(38d) Autoneb: A Toolkit for Automating Reaction Network Calculation

Liu, F., Stanford University
Zhu, X., Stanford University
Sanchez, D., Stanford University
Kulik, H. J., Massachusetts Institute of Technology
Martinez, T. J., Stanford University
We present an automated toolkit for the first-principles studies of reaction pathways, especially in complicated reaction networks involving multiple conformers of the reaction species. Challenges remain in the automatic generation of conformers of an arbitrary molecule due to the high variability in bonding and charge state and the limited availability of suitable force field parameters needed in conventional conformer search methods, especially for charged species or radicals. We overcome this through automated enumeration of all possible combination of rotatable dihedrals, followed by automated pruning to generate featured conformers.

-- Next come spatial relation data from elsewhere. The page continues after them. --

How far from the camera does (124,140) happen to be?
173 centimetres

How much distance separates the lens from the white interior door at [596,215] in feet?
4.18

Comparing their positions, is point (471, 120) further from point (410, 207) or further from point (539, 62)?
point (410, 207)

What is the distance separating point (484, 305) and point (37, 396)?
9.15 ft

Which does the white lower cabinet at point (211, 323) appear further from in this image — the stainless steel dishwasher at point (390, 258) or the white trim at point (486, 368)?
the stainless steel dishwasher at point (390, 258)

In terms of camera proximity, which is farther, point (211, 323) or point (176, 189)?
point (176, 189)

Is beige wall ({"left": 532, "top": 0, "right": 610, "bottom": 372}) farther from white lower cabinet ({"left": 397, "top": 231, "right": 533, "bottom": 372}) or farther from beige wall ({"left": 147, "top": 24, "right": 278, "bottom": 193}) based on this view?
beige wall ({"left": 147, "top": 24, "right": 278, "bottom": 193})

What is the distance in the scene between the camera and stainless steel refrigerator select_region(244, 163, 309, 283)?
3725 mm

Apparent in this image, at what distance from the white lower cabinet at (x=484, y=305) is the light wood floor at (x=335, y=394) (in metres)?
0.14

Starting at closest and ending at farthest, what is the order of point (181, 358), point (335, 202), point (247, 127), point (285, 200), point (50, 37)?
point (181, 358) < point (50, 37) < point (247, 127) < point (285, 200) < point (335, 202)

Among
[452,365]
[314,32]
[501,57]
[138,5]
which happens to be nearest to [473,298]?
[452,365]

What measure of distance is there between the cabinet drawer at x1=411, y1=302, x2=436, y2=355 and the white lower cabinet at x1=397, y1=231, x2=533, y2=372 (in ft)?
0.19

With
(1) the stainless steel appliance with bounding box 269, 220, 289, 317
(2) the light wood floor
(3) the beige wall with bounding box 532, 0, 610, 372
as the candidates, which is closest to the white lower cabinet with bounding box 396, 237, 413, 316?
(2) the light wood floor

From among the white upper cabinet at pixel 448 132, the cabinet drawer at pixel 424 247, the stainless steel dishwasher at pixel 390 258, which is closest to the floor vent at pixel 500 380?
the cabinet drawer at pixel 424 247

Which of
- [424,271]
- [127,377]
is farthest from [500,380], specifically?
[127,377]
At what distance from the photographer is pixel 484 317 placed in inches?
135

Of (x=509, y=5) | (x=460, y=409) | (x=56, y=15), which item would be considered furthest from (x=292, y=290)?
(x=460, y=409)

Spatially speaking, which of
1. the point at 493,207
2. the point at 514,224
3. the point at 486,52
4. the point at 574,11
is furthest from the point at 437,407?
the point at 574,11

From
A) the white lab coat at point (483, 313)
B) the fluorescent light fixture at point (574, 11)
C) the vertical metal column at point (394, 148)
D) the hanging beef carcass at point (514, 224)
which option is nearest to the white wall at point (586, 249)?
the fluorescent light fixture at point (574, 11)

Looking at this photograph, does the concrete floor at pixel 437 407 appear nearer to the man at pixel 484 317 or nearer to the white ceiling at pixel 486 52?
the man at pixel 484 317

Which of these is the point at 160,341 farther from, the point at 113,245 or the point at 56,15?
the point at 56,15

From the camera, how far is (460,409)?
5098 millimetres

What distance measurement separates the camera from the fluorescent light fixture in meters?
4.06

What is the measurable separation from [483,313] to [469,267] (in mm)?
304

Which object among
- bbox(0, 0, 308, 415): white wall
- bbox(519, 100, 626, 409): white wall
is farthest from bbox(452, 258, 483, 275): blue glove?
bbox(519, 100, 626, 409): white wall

Pruning of the conformers is achieved through a 3-step process: (1) elimination of conformers with atom clashes based on molecular fingerprint, (2) geometry optimization with density functional theory and elimination of energetically unfavorable conformers, (3) extraction of featured conformers via a clustering algorithm based on the geometries. For the surviving conformers, nudged elastic band (NEB) calculations are then automatically set up for each possible reactant-product conformer pair in the reaction network. A new interpolation scheme is implemented in AutoNEB for generating the initial structures of the “beads” in NEB, in order to properly handle reactions involving complicated motion in the internal coordinates. Finally, automated post-processing aids the discovery of the most favorable route in the whole network, with visualization of the energy profile. This toolkit has been applied to the reaction network for gas-phase Pomeranz-Fritsch synthesis of isoquinoline and has provided an insightful explanation of the phenomena observed in mass spectroscopy.